Manipulating data with R
Getting help about a command
help(merge)
merge package:base R Documentation
Merge Two Data Frames
Description:
Merge two data frames by common columns or row names, or do other
versions of database _join_ operations.
Usage:
merge(x, y, ...)
## Default S3 method:
merge(x, y, ...)
[...]
Variable names collisions
To prevent variable collisions, create a namespaced-like variable. For example:
my.a <- 1
my.b <- "test"
Installing third-party libraries
To install packages locally (in your HOME directory):
install.packages("psych")
Using a specific library
The psych
package provides function about sample data.
At the moment I only use the describe
function.
> library(psych)
> describe(my.data)
Read a CSV file into a variable
A CSV file example (person.csv
):
"name","age"
John,25
Jack,50
Paul,12
Assign it to a variable called persons
:
> my.person <- read.csv(file="person.csv", head=TRUE, sep=",")
We can access each row with $row_name
:
> my.person$name
[1] John Jack Paul
Levels: Jack John Paul
Usefull information about the data (summary
):
> summary(my.person)
name age
Jack:1 Min. :12.0
John:1 1st Qu.:18.5
Paul:1 Median :25.0
Mean :29.0
3rd Qu.:37.5
Max. :50.0
Filter some data help(”[“)
Remove all people older than 20:
> my.older <- my.person[my.person$name, my.person$age > 20]
name age
1 John 25
2 Jack 50
This can be written more easily by (do not forget the last comma):
> my.older <- my.person[my.person$age > 20,]
name age
1 John 25
2 Jack 50
Merging two data frames (merge)
Merging is like doing a join
in SQL:
"First name","country"
Paul,France
Jack,"United States"
John,"Spain"
> my.country <- read.csv(file="country.csv", head=TRUE, sep=",")
> my.person_country <- merge(my.person, country, by.x="name", by.y="First.name")
> my.person_country
name age country
1 Jack 50 United States
2 John 25 Spain
3 Paul 12 France
Plotting a simple coordinate file
$ cat simple_plot.txt
x,y
1,1
10,-3
25,6
8,14
Read the file:
> my.simple <- read.table('simple_plot.txt', header=TRUE, sep=',')

EXERCISE TASK 1:
Copy everything in the R tutorial from "Installing third-party libraries" down to "about sample data.".
EXERCISE TASK 2:
List every country named in the country data of the R tutorial.

Part of a data file:
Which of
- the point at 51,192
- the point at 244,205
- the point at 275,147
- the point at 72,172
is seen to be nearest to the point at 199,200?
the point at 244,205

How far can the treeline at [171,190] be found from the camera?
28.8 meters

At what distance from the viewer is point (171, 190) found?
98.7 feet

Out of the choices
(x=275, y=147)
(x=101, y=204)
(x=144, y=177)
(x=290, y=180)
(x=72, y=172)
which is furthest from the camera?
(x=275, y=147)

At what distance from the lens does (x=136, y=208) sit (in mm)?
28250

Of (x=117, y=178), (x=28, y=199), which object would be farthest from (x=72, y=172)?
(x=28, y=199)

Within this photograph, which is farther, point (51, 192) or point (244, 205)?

EXPECTED OUTPUT 1:
Installing third-party libraries
To install packages locally (in your HOME directory):
install.packages("psych")
Using a specific library
The psych
package provides function about sample data.

EXPECTED OUTPUT 2:
France, United States, Spain